**Desafio 1**
No trecho sobre as tarifas de Trump, a qual físico teórico é atribuída a frase sobre elétrons que tivessem sentimentos?
◆ ◆ ◆ ◆
Por fim, dada a abordagem tática de Trump, é importante lembrar que absolutamente tudo está sujeito a mudanças. Não deveria surpreender ninguém se ele extrair concessões e declarar vitória… ou se ele responder à retaliação de outros países escalando ainda mais. Assim, disse a uma conferência da Wharton na sexta-feira que, se alguém acha que sabe qual será uma determinada taxa tarifária daqui a três meses, apostaria bom dinheiro que está errado — mesmo sem saber qual é a resposta que essa pessoa tem em mente.
Tarifas
Quais são os motivos do presidente Trump para impor suas tarifas, e eles são válidos? No dia do anúncio, ouvi um comentarista na televisão creditar os “impulsos” de Trump como tendo alguma justificativa. Quais são seus objetivos? Eles incluem alguns ou todos os seguintes:
- Apoiar a manufatura dos EUA
- Incentivar exportações
- Desencorajar importações
- Reduzir ou eliminar nosso déficit comercial
- Tornar as cadeias de suprimentos mais seguras por meio da onshoring
- Coibir práticas comerciais desleais direcionadas aos EUA
- Forçar outros países a negociar
- Gerar receita para o Tesouro dos EUA
Deve-se reconhecer que cada uma dessas coisas é desejável por si só e um resultado lógico das tarifas.
Se apenas fosse tão fácil. O problema é que, no mundo real, e especialmente na economia, há consequências de segunda e terceira ordem que devem ser consideradas. Se não houvesse, a economia seria confiável como as ciências físicas, como em “se você faz A, então B acontece”. Como disse o físico teórico Richard Feynman: “Imagine como a física seria mais difícil se os elétrons tivessem sentimentos”. Bem, economias e mercados são compostos quase inteiramente de pessoas, e pessoas têm sentimentos, tornando as reações imprevisíveis. Na economia, outros reagirão à ação A, assim como ao resultado B que a ação A produz, e temos que pensar no efeito dessas reações. Não apenas as repercussões são frequentemente significativas, mas também são imprevisíveis. Além disso, a política desempenha um papel particularmente importante e imprevisível no assunto em questão, com um cálculo próprio.
Quais são algumas das prováveis consequências das tarifas de Trump? A lista é longa, e muitas são particularmente graves:
- Retaliação por parte de outros países
- Aumento de preços e inflação crescente
- Destruição da demanda devido ao aumento de preços e declínio da confiança do consumidor
- Recessão e perda de empregos, tanto nos EUA quanto no mundo
- Escassez de suprimentos
- Uma mudança massiva na ordem mundial
Há muitos fios para seguir, e se tentar fazer justiça a todos, ficaremos aqui para sempre. Vou apenas mencionar alguns.
◆ ◆ ◆ ◆
**Desafio 2**
Reescreva os registros desde o início até a linha com "325 centimetres", inclusive, substituindo "fluorescent light fixture" por "ceiling lamp" e mantendo todo o resto igual. Deixe as imagens fora da resposta.

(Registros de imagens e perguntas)
◆ ◆ ◆ ◆
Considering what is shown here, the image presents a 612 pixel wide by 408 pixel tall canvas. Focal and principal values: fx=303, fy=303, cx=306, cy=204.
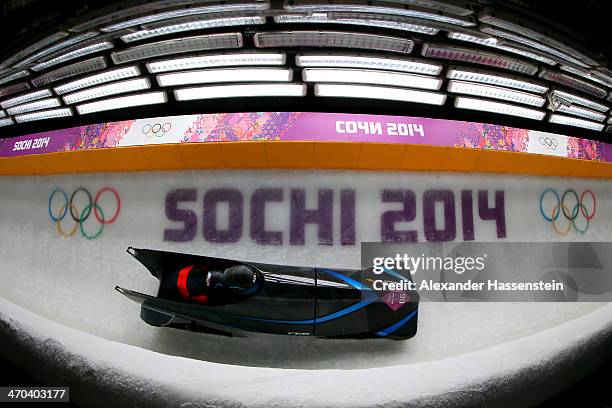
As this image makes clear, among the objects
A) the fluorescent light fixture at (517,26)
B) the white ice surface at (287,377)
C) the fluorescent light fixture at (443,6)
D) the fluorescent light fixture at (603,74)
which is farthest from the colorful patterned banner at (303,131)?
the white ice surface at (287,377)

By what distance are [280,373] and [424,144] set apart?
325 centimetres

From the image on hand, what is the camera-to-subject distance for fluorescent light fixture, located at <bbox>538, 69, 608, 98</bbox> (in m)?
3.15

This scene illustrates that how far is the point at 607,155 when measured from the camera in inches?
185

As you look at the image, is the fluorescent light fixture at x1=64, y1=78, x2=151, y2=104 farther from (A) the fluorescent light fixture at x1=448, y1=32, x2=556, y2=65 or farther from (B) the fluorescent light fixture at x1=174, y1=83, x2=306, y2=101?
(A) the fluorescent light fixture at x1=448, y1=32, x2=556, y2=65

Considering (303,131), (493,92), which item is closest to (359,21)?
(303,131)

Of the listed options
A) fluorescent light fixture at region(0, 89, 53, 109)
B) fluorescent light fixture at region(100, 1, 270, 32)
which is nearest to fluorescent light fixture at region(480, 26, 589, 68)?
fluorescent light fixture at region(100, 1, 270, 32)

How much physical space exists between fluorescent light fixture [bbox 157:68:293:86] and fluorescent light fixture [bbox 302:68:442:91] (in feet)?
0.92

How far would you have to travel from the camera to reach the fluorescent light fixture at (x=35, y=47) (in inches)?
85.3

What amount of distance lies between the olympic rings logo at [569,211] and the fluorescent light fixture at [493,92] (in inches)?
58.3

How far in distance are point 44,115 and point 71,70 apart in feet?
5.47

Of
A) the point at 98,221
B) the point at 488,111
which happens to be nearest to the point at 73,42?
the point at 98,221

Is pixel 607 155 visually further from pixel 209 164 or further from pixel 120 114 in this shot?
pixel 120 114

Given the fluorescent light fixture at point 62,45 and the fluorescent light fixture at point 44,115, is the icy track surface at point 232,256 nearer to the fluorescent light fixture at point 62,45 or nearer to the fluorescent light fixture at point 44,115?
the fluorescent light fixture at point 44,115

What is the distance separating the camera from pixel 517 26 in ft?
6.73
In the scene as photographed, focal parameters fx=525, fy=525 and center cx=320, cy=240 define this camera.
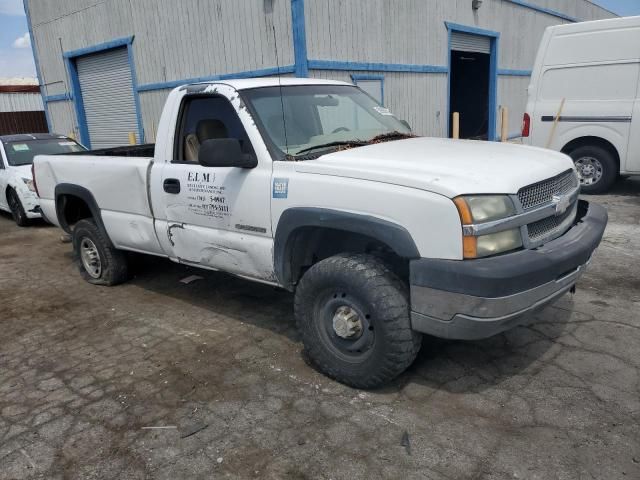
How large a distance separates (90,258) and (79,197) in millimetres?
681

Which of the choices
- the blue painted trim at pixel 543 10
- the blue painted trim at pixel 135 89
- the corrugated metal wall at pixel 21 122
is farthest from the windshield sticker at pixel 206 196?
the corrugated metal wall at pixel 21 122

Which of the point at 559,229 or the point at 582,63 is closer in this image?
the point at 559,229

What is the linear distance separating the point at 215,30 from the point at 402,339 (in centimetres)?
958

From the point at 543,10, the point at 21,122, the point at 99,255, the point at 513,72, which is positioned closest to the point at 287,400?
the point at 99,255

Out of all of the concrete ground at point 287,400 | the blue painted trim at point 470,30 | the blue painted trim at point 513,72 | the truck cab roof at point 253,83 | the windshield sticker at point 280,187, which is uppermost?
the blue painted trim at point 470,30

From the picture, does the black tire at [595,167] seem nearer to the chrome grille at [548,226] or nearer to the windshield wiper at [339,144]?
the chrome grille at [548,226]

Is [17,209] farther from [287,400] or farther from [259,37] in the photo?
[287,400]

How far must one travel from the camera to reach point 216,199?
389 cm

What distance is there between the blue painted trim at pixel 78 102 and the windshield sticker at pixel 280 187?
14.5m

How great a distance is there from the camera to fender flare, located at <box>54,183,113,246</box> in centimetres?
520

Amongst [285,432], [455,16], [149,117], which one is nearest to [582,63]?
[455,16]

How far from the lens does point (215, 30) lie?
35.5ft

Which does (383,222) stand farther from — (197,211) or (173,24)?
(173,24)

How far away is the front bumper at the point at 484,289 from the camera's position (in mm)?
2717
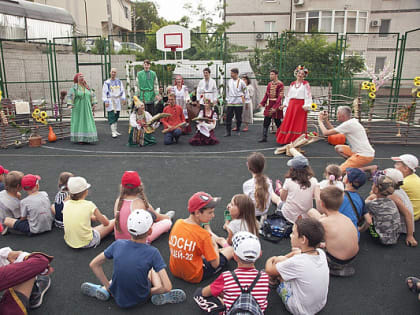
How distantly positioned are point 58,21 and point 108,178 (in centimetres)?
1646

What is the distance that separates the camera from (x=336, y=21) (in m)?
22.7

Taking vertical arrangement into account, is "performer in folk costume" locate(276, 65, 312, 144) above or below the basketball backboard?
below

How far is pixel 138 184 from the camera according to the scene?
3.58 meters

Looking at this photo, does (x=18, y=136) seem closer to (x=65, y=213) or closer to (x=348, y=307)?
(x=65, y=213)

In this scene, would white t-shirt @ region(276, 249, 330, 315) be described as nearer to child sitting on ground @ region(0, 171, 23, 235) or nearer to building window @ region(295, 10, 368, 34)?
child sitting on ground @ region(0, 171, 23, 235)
◆ ◆ ◆ ◆
**Resultado da tarefa 1**
Richard Feynman.

**Resultado da tarefa 2**
Considering what is shown here, the image presents a 612 pixel wide by 408 pixel tall canvas. Focal and principal values: fx=303, fy=303, cx=306, cy=204.
As this image makes clear, among the objects
A) the ceiling lamp at (517,26)
B) the white ice surface at (287,377)
C) the ceiling lamp at (443,6)
D) the ceiling lamp at (603,74)
which is farthest from the colorful patterned banner at (303,131)?
the white ice surface at (287,377)

By what distance are [280,373] and [424,144] set apart?
325 centimetres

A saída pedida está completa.